「部下」しか使えない社長と「人」を使える社長③

優れた社長には自分を補う人材を使える器がある


取材の主旨とは関係ない雑談の中で、ある中小事業者の社長(当時)が、このようなことを言ったことがある。

話によると、自宅で会社の幹部たちを頼りないと言ったところ、自分の考えを持っていないなどと幹部社員の愚痴を言うのは筋違いだ、と逆に奥さんから叱られたという。ちゃんとした考えを持っている社員は社長と意見が合わずに辞めていき、なかには独立して立派に会社を経営している人もいる。だから社長の言う通りにしか動けない人たちだけが会社に残ったのは自分自身に原因がある。それでも会社がここまで成長できたのは、その幹部の人たちがいたからだ。それなのに幹部社員を悪く言うのは間違いだ、と諭されたというのだ。

その話を聞いて、良い奥さんだなと思った。

この社長(当時)は創業者で、奥さんも設立当時から経理を担当して一緒に会社を大きくしてきた。決して表面には出ないが、陰で経営を支えてきた。このような夫人がいてこそ、会社が発展してきたともいえる。中小事業者には、このようなケースがけっこうある。

同夫人は設立当時から今日までの、会社の経緯と事情をよく知っている。

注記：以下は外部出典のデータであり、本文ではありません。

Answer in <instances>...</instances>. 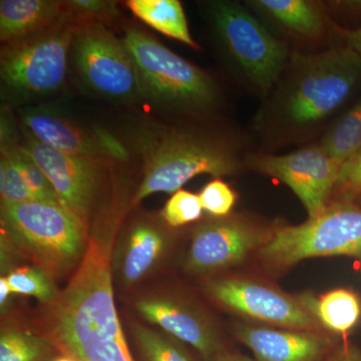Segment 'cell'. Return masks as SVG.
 Listing matches in <instances>:
<instances>
[{
    "label": "cell",
    "instance_id": "cell-37",
    "mask_svg": "<svg viewBox=\"0 0 361 361\" xmlns=\"http://www.w3.org/2000/svg\"><path fill=\"white\" fill-rule=\"evenodd\" d=\"M355 203L361 207V198L357 199V200L355 201Z\"/></svg>",
    "mask_w": 361,
    "mask_h": 361
},
{
    "label": "cell",
    "instance_id": "cell-30",
    "mask_svg": "<svg viewBox=\"0 0 361 361\" xmlns=\"http://www.w3.org/2000/svg\"><path fill=\"white\" fill-rule=\"evenodd\" d=\"M203 210L217 218L226 217L231 212L237 195L227 183L220 179L211 180L199 194Z\"/></svg>",
    "mask_w": 361,
    "mask_h": 361
},
{
    "label": "cell",
    "instance_id": "cell-8",
    "mask_svg": "<svg viewBox=\"0 0 361 361\" xmlns=\"http://www.w3.org/2000/svg\"><path fill=\"white\" fill-rule=\"evenodd\" d=\"M258 252L276 269L310 258L361 256V207L355 202L331 201L322 213L302 224L271 233Z\"/></svg>",
    "mask_w": 361,
    "mask_h": 361
},
{
    "label": "cell",
    "instance_id": "cell-2",
    "mask_svg": "<svg viewBox=\"0 0 361 361\" xmlns=\"http://www.w3.org/2000/svg\"><path fill=\"white\" fill-rule=\"evenodd\" d=\"M134 148L142 159V178L133 205L153 194H174L196 176L219 178L239 168L227 142L196 130L147 123L135 132Z\"/></svg>",
    "mask_w": 361,
    "mask_h": 361
},
{
    "label": "cell",
    "instance_id": "cell-34",
    "mask_svg": "<svg viewBox=\"0 0 361 361\" xmlns=\"http://www.w3.org/2000/svg\"><path fill=\"white\" fill-rule=\"evenodd\" d=\"M211 361H256L253 358L249 357L241 353H231V351L224 350L220 355L216 356L213 360Z\"/></svg>",
    "mask_w": 361,
    "mask_h": 361
},
{
    "label": "cell",
    "instance_id": "cell-36",
    "mask_svg": "<svg viewBox=\"0 0 361 361\" xmlns=\"http://www.w3.org/2000/svg\"><path fill=\"white\" fill-rule=\"evenodd\" d=\"M51 361H77L75 358L71 357V356L61 355L56 356V357L52 358Z\"/></svg>",
    "mask_w": 361,
    "mask_h": 361
},
{
    "label": "cell",
    "instance_id": "cell-15",
    "mask_svg": "<svg viewBox=\"0 0 361 361\" xmlns=\"http://www.w3.org/2000/svg\"><path fill=\"white\" fill-rule=\"evenodd\" d=\"M235 336L256 361H326L338 342L322 331L238 324Z\"/></svg>",
    "mask_w": 361,
    "mask_h": 361
},
{
    "label": "cell",
    "instance_id": "cell-24",
    "mask_svg": "<svg viewBox=\"0 0 361 361\" xmlns=\"http://www.w3.org/2000/svg\"><path fill=\"white\" fill-rule=\"evenodd\" d=\"M47 339L18 329H6L0 336V361H44L51 353Z\"/></svg>",
    "mask_w": 361,
    "mask_h": 361
},
{
    "label": "cell",
    "instance_id": "cell-12",
    "mask_svg": "<svg viewBox=\"0 0 361 361\" xmlns=\"http://www.w3.org/2000/svg\"><path fill=\"white\" fill-rule=\"evenodd\" d=\"M20 146L49 178L61 206L87 223L109 161L61 153L30 135Z\"/></svg>",
    "mask_w": 361,
    "mask_h": 361
},
{
    "label": "cell",
    "instance_id": "cell-31",
    "mask_svg": "<svg viewBox=\"0 0 361 361\" xmlns=\"http://www.w3.org/2000/svg\"><path fill=\"white\" fill-rule=\"evenodd\" d=\"M332 196L336 201L355 202L361 198V152L342 164Z\"/></svg>",
    "mask_w": 361,
    "mask_h": 361
},
{
    "label": "cell",
    "instance_id": "cell-28",
    "mask_svg": "<svg viewBox=\"0 0 361 361\" xmlns=\"http://www.w3.org/2000/svg\"><path fill=\"white\" fill-rule=\"evenodd\" d=\"M66 18L78 25L87 23L108 25L120 11L116 1L108 0H70L65 1Z\"/></svg>",
    "mask_w": 361,
    "mask_h": 361
},
{
    "label": "cell",
    "instance_id": "cell-18",
    "mask_svg": "<svg viewBox=\"0 0 361 361\" xmlns=\"http://www.w3.org/2000/svg\"><path fill=\"white\" fill-rule=\"evenodd\" d=\"M166 248V237L159 228L139 223L130 229L118 261L123 283H137L155 267Z\"/></svg>",
    "mask_w": 361,
    "mask_h": 361
},
{
    "label": "cell",
    "instance_id": "cell-25",
    "mask_svg": "<svg viewBox=\"0 0 361 361\" xmlns=\"http://www.w3.org/2000/svg\"><path fill=\"white\" fill-rule=\"evenodd\" d=\"M6 279L11 293L35 297L44 303H54L59 294L51 275L37 266L16 268L9 272Z\"/></svg>",
    "mask_w": 361,
    "mask_h": 361
},
{
    "label": "cell",
    "instance_id": "cell-3",
    "mask_svg": "<svg viewBox=\"0 0 361 361\" xmlns=\"http://www.w3.org/2000/svg\"><path fill=\"white\" fill-rule=\"evenodd\" d=\"M284 73L271 116L282 127L302 129L322 122L348 99L361 80V58L346 47L293 54Z\"/></svg>",
    "mask_w": 361,
    "mask_h": 361
},
{
    "label": "cell",
    "instance_id": "cell-11",
    "mask_svg": "<svg viewBox=\"0 0 361 361\" xmlns=\"http://www.w3.org/2000/svg\"><path fill=\"white\" fill-rule=\"evenodd\" d=\"M214 300L246 317L287 329L322 331L314 316L298 297L288 295L253 280L226 278L207 285Z\"/></svg>",
    "mask_w": 361,
    "mask_h": 361
},
{
    "label": "cell",
    "instance_id": "cell-22",
    "mask_svg": "<svg viewBox=\"0 0 361 361\" xmlns=\"http://www.w3.org/2000/svg\"><path fill=\"white\" fill-rule=\"evenodd\" d=\"M320 147L343 164L361 152V97L322 137Z\"/></svg>",
    "mask_w": 361,
    "mask_h": 361
},
{
    "label": "cell",
    "instance_id": "cell-6",
    "mask_svg": "<svg viewBox=\"0 0 361 361\" xmlns=\"http://www.w3.org/2000/svg\"><path fill=\"white\" fill-rule=\"evenodd\" d=\"M208 16L223 51L240 77L256 92L267 96L290 59L286 45L237 2H210Z\"/></svg>",
    "mask_w": 361,
    "mask_h": 361
},
{
    "label": "cell",
    "instance_id": "cell-26",
    "mask_svg": "<svg viewBox=\"0 0 361 361\" xmlns=\"http://www.w3.org/2000/svg\"><path fill=\"white\" fill-rule=\"evenodd\" d=\"M1 149H6L13 156L35 200L61 204L49 178L39 166L25 153L20 145H16L13 141L1 142Z\"/></svg>",
    "mask_w": 361,
    "mask_h": 361
},
{
    "label": "cell",
    "instance_id": "cell-23",
    "mask_svg": "<svg viewBox=\"0 0 361 361\" xmlns=\"http://www.w3.org/2000/svg\"><path fill=\"white\" fill-rule=\"evenodd\" d=\"M133 334L142 361H195L182 342L164 332L135 324Z\"/></svg>",
    "mask_w": 361,
    "mask_h": 361
},
{
    "label": "cell",
    "instance_id": "cell-4",
    "mask_svg": "<svg viewBox=\"0 0 361 361\" xmlns=\"http://www.w3.org/2000/svg\"><path fill=\"white\" fill-rule=\"evenodd\" d=\"M1 227L7 241L49 275L78 268L89 246L85 223L61 204L1 203Z\"/></svg>",
    "mask_w": 361,
    "mask_h": 361
},
{
    "label": "cell",
    "instance_id": "cell-5",
    "mask_svg": "<svg viewBox=\"0 0 361 361\" xmlns=\"http://www.w3.org/2000/svg\"><path fill=\"white\" fill-rule=\"evenodd\" d=\"M123 42L134 61L142 97L165 110L205 114L218 104L212 78L135 26L123 28Z\"/></svg>",
    "mask_w": 361,
    "mask_h": 361
},
{
    "label": "cell",
    "instance_id": "cell-21",
    "mask_svg": "<svg viewBox=\"0 0 361 361\" xmlns=\"http://www.w3.org/2000/svg\"><path fill=\"white\" fill-rule=\"evenodd\" d=\"M125 4L135 18L157 32L192 49H200L190 33L186 14L179 0H128Z\"/></svg>",
    "mask_w": 361,
    "mask_h": 361
},
{
    "label": "cell",
    "instance_id": "cell-27",
    "mask_svg": "<svg viewBox=\"0 0 361 361\" xmlns=\"http://www.w3.org/2000/svg\"><path fill=\"white\" fill-rule=\"evenodd\" d=\"M0 194L2 204H20L35 200L18 164L6 149L0 158Z\"/></svg>",
    "mask_w": 361,
    "mask_h": 361
},
{
    "label": "cell",
    "instance_id": "cell-33",
    "mask_svg": "<svg viewBox=\"0 0 361 361\" xmlns=\"http://www.w3.org/2000/svg\"><path fill=\"white\" fill-rule=\"evenodd\" d=\"M341 35L345 47L353 49L361 58V27L353 30H341Z\"/></svg>",
    "mask_w": 361,
    "mask_h": 361
},
{
    "label": "cell",
    "instance_id": "cell-29",
    "mask_svg": "<svg viewBox=\"0 0 361 361\" xmlns=\"http://www.w3.org/2000/svg\"><path fill=\"white\" fill-rule=\"evenodd\" d=\"M202 212L203 207L199 195L180 189L165 204L161 217L171 227H180L200 219Z\"/></svg>",
    "mask_w": 361,
    "mask_h": 361
},
{
    "label": "cell",
    "instance_id": "cell-13",
    "mask_svg": "<svg viewBox=\"0 0 361 361\" xmlns=\"http://www.w3.org/2000/svg\"><path fill=\"white\" fill-rule=\"evenodd\" d=\"M271 233L240 218H217L197 228L186 259L187 269L213 272L239 264L261 248Z\"/></svg>",
    "mask_w": 361,
    "mask_h": 361
},
{
    "label": "cell",
    "instance_id": "cell-1",
    "mask_svg": "<svg viewBox=\"0 0 361 361\" xmlns=\"http://www.w3.org/2000/svg\"><path fill=\"white\" fill-rule=\"evenodd\" d=\"M110 237L90 239L65 289L51 304L47 341L77 361H135L114 299Z\"/></svg>",
    "mask_w": 361,
    "mask_h": 361
},
{
    "label": "cell",
    "instance_id": "cell-7",
    "mask_svg": "<svg viewBox=\"0 0 361 361\" xmlns=\"http://www.w3.org/2000/svg\"><path fill=\"white\" fill-rule=\"evenodd\" d=\"M78 26L66 18L44 32L4 44L0 58L2 96L21 102L58 92L65 84Z\"/></svg>",
    "mask_w": 361,
    "mask_h": 361
},
{
    "label": "cell",
    "instance_id": "cell-35",
    "mask_svg": "<svg viewBox=\"0 0 361 361\" xmlns=\"http://www.w3.org/2000/svg\"><path fill=\"white\" fill-rule=\"evenodd\" d=\"M11 293V288H9L6 277H1V279H0V304H1V307L6 305L7 299H8Z\"/></svg>",
    "mask_w": 361,
    "mask_h": 361
},
{
    "label": "cell",
    "instance_id": "cell-10",
    "mask_svg": "<svg viewBox=\"0 0 361 361\" xmlns=\"http://www.w3.org/2000/svg\"><path fill=\"white\" fill-rule=\"evenodd\" d=\"M250 165L290 188L310 218L319 215L329 205L342 167V163L320 145L283 156H256Z\"/></svg>",
    "mask_w": 361,
    "mask_h": 361
},
{
    "label": "cell",
    "instance_id": "cell-19",
    "mask_svg": "<svg viewBox=\"0 0 361 361\" xmlns=\"http://www.w3.org/2000/svg\"><path fill=\"white\" fill-rule=\"evenodd\" d=\"M249 6L286 32L318 39L324 32V20L317 4L307 0H252Z\"/></svg>",
    "mask_w": 361,
    "mask_h": 361
},
{
    "label": "cell",
    "instance_id": "cell-9",
    "mask_svg": "<svg viewBox=\"0 0 361 361\" xmlns=\"http://www.w3.org/2000/svg\"><path fill=\"white\" fill-rule=\"evenodd\" d=\"M71 52L78 75L97 94L116 101L142 97L132 56L122 39H116L106 25H78Z\"/></svg>",
    "mask_w": 361,
    "mask_h": 361
},
{
    "label": "cell",
    "instance_id": "cell-17",
    "mask_svg": "<svg viewBox=\"0 0 361 361\" xmlns=\"http://www.w3.org/2000/svg\"><path fill=\"white\" fill-rule=\"evenodd\" d=\"M65 1L56 0H1L0 39L16 42L66 20Z\"/></svg>",
    "mask_w": 361,
    "mask_h": 361
},
{
    "label": "cell",
    "instance_id": "cell-16",
    "mask_svg": "<svg viewBox=\"0 0 361 361\" xmlns=\"http://www.w3.org/2000/svg\"><path fill=\"white\" fill-rule=\"evenodd\" d=\"M137 310L164 334L193 348L204 361L226 350L212 324L187 304L169 297H147L137 301Z\"/></svg>",
    "mask_w": 361,
    "mask_h": 361
},
{
    "label": "cell",
    "instance_id": "cell-20",
    "mask_svg": "<svg viewBox=\"0 0 361 361\" xmlns=\"http://www.w3.org/2000/svg\"><path fill=\"white\" fill-rule=\"evenodd\" d=\"M298 298L322 329L332 334H348L360 322L361 301L349 289H336L319 297L304 294Z\"/></svg>",
    "mask_w": 361,
    "mask_h": 361
},
{
    "label": "cell",
    "instance_id": "cell-32",
    "mask_svg": "<svg viewBox=\"0 0 361 361\" xmlns=\"http://www.w3.org/2000/svg\"><path fill=\"white\" fill-rule=\"evenodd\" d=\"M326 361H361V349L348 342H338Z\"/></svg>",
    "mask_w": 361,
    "mask_h": 361
},
{
    "label": "cell",
    "instance_id": "cell-14",
    "mask_svg": "<svg viewBox=\"0 0 361 361\" xmlns=\"http://www.w3.org/2000/svg\"><path fill=\"white\" fill-rule=\"evenodd\" d=\"M21 120L30 137L61 153L108 161L128 159L125 146L113 135L85 130L52 108L26 109Z\"/></svg>",
    "mask_w": 361,
    "mask_h": 361
}]
</instances>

しかも冷静に、客観的に物事を観ているのは、すごいことだと感心した。

そこで「社長(当時)の会社が発展してきたのは奥さんの力だということが良く分かりましたよ」と冗談を返して、お互いに笑いあったのだが、本当に素敵なパートナーだと思う。

ここで紹介したエピソードは、多くの中小企業に共通する教訓を含んでいる。会社は人間の集団であるから、人間関係は複雑である。これは企業の規模には関係ない。大会社は大会社なりに、中小企業は中小企業なりに、それぞれ人間関係が複雑に絡み合っている。

このような人間関係には、水平的な人間関係もあれば、上下の関係もある。ここでは経営トップと幹部社員や一般社員、あるいは上司と部下といった上下の人間関係を念頭に話を進めていく。すると、先に紹介したような話は、ごく普通に存在する。

経営者は、自分の意に沿わない人を遠ざけようとする。人間である以上、このような心理をまったく排除するのは不可能だ。問題はその程度なのである。

取材では様ざまな経営者に会う。もちろん、フィーリングの合う人もいれば、どうもソリが合わない人もいる。たくさんの経営者の中には、個人的には苦手な人もいる。それでも経営者としては優れた能力をもっていて、いわば取材対象としてのバリューがある人なら、取材という仕事上での関係では大切にするようにしている。

とはいえ、どうも感覚的に合わないなという人は、先方も同様に感じていると思って間違いない。それでも取材には喜んで応じてくれるし、かなり核心に触れるような内容でも的を逸らさずに応答してくれる。お互いの見解の相違に関しては、忌憚のない意見をぶつけ合ったりもする。先方も個人的には合わないと感じているはずだが、取材に応じるのは当方からも経営のヒントをそれなりに得ることができるからに他ならない。

経営者と部下との関係でも同じである。経営者は自分と意見が違うと幹部や社員を排除したがる傾向にあるが、能力のある幹部や社員なら、その力を引き出して活かすようにしなければならない。それが組織の上に立つものの度量であり、経営能力でもある。

しばしば経営者は「有能な人材がいない」といったことをいう。ある中小事業者の代表者が、そのようなことを言ったとき、「有能な人材と一口に言っても、どのような人材を求めているのですか」、と聞き返したことがある。そして、「もし有能な人材が社長より優れた能力を持っているとしたら、そのような人を使いこなすことができますか」と訊ねた。

さらに、「使えこなせないとしたら、社長よりも有能な社員がかりに会社に入ったとしても、会社に留まっているはずがないでしょう。だから有能な人材といっても、どのように有能な人材が必要なのかを明確にすることが必要ではないですか」と言ったら、黙って考え込んでしまった。

経営者は有能な人材が欲しいと言うが、たいがいは自分の器を超えない範囲での有能性を無意識のうちに求めているのである。そうではなく、自分の器を超え、自分の器を補うことができる人材を使いこなすことが、経営能力であり経営手腕なのである。